We are many who were raised under this system of punishing emotional beliefs, being conditioned from a very early age to feel emotionally bad under certain conditions.

What Is Guilt And How Do We Inoculate It?

When someone gives us a message in order to make us feel “bad people”, for having done or said something “inappropriate”, we respond immediately with a feeling of discomfort and punishment.

This is mainly because our mind responds automatically to what is learned during childhood. Some of the psychological systems of guilt we employ in our lives are as follows.

1.Residual Guilt

Residual guilt is that learned during our childhood, since parents often use it every day to manipulate us with reproaches like,” I won’t love you if you do that again “or”you should feel ashamed of that attitude.” These phrases can echo in our adult self in figures such as bosses or paternal images, it can also be evidenced in our relationships as a couple, where reproaches of the past come to light. This feeling of guilt is reflected in our persistent attempt to get the approval of these figures.

2.Self-Imposed Guilt

Self-imposed guilt is not necessarily connected to our childhood. Here people feel immobilized by issues experienced during adulthood, self-imposed guilt caused by not following “adult behavior” or” adult moral code”. The person may have a bad mood for a long time, even though the pain of guilt can do nothing to change the situation. These are reflected in our discussions with someone, or by engaging in behavior contrary to others.

Examining The Concern

Remember that the worry is a feeling that immobilizes you in the present for something that has not yet happened and as it says its word pre (before) occupation, means before any occupation, so we must focus our attitude in dealing with adversity rather than worry. It is essential not to make mistakes in making plans by falling into thoughts of fear and anxiety.

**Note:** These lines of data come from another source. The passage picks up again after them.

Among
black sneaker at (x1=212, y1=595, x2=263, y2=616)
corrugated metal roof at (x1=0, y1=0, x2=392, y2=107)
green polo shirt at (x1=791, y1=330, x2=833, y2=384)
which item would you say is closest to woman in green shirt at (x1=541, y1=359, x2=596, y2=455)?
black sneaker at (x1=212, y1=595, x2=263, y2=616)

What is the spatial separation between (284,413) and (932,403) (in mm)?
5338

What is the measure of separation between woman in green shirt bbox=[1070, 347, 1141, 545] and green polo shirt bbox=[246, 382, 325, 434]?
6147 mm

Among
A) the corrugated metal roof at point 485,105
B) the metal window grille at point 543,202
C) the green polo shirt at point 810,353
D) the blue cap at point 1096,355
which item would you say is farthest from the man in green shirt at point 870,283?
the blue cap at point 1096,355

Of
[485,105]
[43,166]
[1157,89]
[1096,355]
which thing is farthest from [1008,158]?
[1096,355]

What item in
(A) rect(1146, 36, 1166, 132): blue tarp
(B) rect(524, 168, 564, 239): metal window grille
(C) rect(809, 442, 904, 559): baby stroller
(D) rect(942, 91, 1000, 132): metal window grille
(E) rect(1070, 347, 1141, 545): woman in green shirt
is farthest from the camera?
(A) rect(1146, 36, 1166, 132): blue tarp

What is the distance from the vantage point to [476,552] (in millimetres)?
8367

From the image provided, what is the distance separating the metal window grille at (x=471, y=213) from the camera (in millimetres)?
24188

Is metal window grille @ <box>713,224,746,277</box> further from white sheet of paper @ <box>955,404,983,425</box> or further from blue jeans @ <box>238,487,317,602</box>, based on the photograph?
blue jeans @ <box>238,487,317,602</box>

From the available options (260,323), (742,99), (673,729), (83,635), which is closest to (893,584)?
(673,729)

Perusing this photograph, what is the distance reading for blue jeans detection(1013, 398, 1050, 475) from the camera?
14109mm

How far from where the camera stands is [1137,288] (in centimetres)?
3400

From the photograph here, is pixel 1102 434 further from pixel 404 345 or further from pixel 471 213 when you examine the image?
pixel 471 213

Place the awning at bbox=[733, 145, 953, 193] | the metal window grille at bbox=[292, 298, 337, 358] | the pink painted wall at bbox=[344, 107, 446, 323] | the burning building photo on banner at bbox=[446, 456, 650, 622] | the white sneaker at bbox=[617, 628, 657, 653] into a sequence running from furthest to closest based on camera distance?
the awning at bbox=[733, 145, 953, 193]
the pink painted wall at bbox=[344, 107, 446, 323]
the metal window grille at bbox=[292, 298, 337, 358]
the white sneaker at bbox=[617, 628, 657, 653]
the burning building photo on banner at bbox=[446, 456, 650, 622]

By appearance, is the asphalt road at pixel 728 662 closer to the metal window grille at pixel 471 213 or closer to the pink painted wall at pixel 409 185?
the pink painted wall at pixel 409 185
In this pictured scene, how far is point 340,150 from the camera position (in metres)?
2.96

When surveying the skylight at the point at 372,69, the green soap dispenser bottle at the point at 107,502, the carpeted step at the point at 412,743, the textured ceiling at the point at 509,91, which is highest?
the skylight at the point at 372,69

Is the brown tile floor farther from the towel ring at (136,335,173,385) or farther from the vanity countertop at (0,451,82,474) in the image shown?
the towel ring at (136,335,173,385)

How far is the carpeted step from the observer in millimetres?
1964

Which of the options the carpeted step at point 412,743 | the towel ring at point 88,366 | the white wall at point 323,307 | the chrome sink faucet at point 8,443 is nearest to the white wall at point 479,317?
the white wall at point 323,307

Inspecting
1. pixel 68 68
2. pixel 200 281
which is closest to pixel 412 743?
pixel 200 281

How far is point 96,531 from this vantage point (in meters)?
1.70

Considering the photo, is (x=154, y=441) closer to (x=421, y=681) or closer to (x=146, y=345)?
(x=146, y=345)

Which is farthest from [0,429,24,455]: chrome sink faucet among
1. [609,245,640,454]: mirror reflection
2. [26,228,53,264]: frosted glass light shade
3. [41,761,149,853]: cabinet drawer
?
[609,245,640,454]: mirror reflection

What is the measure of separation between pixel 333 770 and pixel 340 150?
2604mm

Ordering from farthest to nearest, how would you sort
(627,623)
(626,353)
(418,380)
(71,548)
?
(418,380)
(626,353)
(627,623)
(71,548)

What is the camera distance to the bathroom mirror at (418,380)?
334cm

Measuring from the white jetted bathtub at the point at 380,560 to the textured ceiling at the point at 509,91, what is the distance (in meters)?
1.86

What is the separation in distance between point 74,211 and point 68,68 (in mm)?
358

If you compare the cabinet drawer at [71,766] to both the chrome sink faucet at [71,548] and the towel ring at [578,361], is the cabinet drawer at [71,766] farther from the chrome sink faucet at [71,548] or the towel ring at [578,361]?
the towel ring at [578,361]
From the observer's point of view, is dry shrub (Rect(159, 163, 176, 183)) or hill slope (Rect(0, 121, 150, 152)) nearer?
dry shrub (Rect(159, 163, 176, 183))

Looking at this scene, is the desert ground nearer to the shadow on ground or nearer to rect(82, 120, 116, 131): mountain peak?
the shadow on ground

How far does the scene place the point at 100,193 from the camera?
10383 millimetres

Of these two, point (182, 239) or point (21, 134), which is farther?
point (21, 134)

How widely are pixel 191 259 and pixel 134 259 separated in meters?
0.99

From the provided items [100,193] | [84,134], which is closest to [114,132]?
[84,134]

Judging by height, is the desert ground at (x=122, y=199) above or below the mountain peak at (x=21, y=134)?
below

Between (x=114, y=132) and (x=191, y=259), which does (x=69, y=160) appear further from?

Again it all starts with the erroneous idea that concern is closely related to love and importance to others, this can be evidenced in phrases such as: “I worry because I love you” or “you must worry about your future”. But worry has no relation to love and importance, as this emotion only causes anxiety and suffering in our life.

Releasing Our Negative Emotions

To leave negative emotions like guilt and worry, we must commit ourselves to live our present moment. Learning to live in the now helps us not to waste our moments with neurotic thoughts and to be able to see life in a more constructive and rational way.

Now that you already have a greater sense of the psychological system that exists behind these negative emotions, you will be able to work better with your emotions in pursuit of a less manipulative personal development and more committed to your own happiness.